***** Given text

Falls cause bone fractures. So do accidents. A bone fracture is a medical condition in which a bone is cracked or broken. Many fractures result from high force impacts or stress.
Bone fractures also develop from medical conditions that weaken bones, such as osteoporosis, certain types of cancer, or osteogenesis imperfecta, which is a congenital bone disease that causes bones to be extremely brittle and fragile.
Fractures are classified in many ways. A simple, closed fracture is much easier to treat than an open, contaminated fracture:
- In a closed fracture the skin is intact. An open, or compound fracture, involves wounds that communicate with the fracture and may expose the bone to contamination. Open fractures carry a higher risk of infection, require antibiotics, and usually require surgical treatment (debridement), to remove dirt, contamination, and dead tissue.
- A simple fracture occurs along only one line. It splits the bone into two pieces. Multi-fragmentary fractures occur when the bone splits into multiple pieces.

**********
***** Extracted records

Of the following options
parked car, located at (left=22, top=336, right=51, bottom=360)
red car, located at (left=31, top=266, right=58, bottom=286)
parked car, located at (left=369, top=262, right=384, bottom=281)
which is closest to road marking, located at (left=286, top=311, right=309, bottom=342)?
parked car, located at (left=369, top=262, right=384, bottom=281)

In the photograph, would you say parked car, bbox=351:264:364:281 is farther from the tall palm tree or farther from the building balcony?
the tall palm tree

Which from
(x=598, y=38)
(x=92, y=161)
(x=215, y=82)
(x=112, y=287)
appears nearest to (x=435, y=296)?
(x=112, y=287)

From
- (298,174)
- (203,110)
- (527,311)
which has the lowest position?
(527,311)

**********

Task to carry out ::
Using the text on bone fractures, explain in one to three sentences why an open fracture is harder to treat than a closed one.

Solution to this task ::
In an open fracture, wounds communicate with the break and may expose the bone to contamination, whereas in a closed fracture the skin is intact. Because of this, open fractures carry a higher risk of infection, require antibiotics, and usually require surgical debridement to remove dirt, contamination, and dead tissue.